The basic structure is that a PE firm takes a majority or controlling stake in an insurer, then replaces the insurer's existing asset manager with itself. The insurer's float (the capital held against future policyholder claims) then gets deployed into the PE firm's own products: private credit, private placements, and affiliated paper. The regulatory guardrails that are supposed to limit affiliated-party concentration have, according to Nick's analysis of statutory filings, been far exceeded in at least one major case.
Private credit is not marked to market on a daily basis. Managers set their own marks quarterly or monthly using internal models, and there's no short-selling mechanism to force price discovery. So deterioration in the underlying businesses shows up in default data before it shows up in fund NAVs or public equity prices.
The stock market is reflecting large-cap public companies, many of which are genuinely strong businesses. Private credit portfolios contain a different population of companies, often with lower quality, higher debt loads, and less liquidity, and those are the ones defaulting now.
Nick's argument, and mine, is yes, specifically through the insurance channel. Insurance companies that have loaded up on affiliated private credit and private placements are not marked to market, carry debt ratios that would be considered extraordinary by historical standards, and are regulated by state-level bodies that have, in at least one documented case, approved concentration levels far beyond their own stated limits. If that insurance capital is impaired, the wealth effect hits the PE carry class, which is currently driving a disproportionate share of consumer spending. That chain makes a private credit event a consumer economy event.
When large players genuinely need liquidity, they sell what they can sell. Bitcoin trades 24/7 with no circuit breakers and very deep global markets. Turkey selling gold, or large funds reducing Bitcoin exposure, tends to happen before the stress becomes visible in less liquid asset classes. This doesn't make Bitcoin a safe haven in the traditional sense (in a full panic, everything goes down together initially) but it does mean Bitcoin price action can surface emerging liquidity pressure before it appears in quarterly private market marks or credit spreads.
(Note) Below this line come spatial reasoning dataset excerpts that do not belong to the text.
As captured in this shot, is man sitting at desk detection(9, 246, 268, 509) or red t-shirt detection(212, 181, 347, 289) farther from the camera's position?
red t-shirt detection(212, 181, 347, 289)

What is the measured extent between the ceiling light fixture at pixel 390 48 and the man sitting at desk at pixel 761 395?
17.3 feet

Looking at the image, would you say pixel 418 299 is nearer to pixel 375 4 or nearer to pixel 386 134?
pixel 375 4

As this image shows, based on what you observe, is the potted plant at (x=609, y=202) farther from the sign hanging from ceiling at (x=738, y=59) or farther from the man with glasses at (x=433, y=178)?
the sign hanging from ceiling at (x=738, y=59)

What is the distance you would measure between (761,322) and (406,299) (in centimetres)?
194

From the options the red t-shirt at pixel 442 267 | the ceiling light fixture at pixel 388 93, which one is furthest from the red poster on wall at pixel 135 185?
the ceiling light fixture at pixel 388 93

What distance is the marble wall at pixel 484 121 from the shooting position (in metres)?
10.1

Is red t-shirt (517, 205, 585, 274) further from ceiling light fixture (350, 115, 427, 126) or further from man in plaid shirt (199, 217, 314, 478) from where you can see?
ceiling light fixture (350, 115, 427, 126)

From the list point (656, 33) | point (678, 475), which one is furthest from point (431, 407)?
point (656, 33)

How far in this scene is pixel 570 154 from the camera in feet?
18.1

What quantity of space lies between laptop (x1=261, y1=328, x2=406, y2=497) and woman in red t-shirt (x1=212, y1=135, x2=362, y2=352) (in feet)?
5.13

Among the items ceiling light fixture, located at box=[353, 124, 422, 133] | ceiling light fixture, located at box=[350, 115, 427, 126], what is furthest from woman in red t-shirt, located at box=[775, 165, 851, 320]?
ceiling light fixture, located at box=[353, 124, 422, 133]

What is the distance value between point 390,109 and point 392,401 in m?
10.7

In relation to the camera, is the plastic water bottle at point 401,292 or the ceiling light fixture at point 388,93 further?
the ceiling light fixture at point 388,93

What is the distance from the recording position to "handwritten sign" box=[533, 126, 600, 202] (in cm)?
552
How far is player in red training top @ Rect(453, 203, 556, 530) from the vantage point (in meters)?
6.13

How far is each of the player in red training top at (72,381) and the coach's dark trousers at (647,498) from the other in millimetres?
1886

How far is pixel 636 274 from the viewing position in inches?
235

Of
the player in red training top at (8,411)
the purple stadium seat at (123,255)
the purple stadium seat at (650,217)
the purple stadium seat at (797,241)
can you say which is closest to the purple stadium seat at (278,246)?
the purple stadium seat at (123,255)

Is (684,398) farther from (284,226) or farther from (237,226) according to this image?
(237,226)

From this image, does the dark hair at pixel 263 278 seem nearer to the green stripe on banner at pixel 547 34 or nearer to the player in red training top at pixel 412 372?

The K-shaped economy refers to a bifurcation where asset owners and high earners continue to thrive while everyone else stagnates or falls behind. The danger in a PE unwind is that the top of the K is now driving a historically unusual share of total consumer spending. Recent data suggests the top 10% accounts for roughly half of consumer expenditure, up from a historical norm closer to 20-30%. If the carry class loses its carry, the consumption engine that's been holding headline spending numbers up goes with it. The rest of the economy doesn't pick up that slack.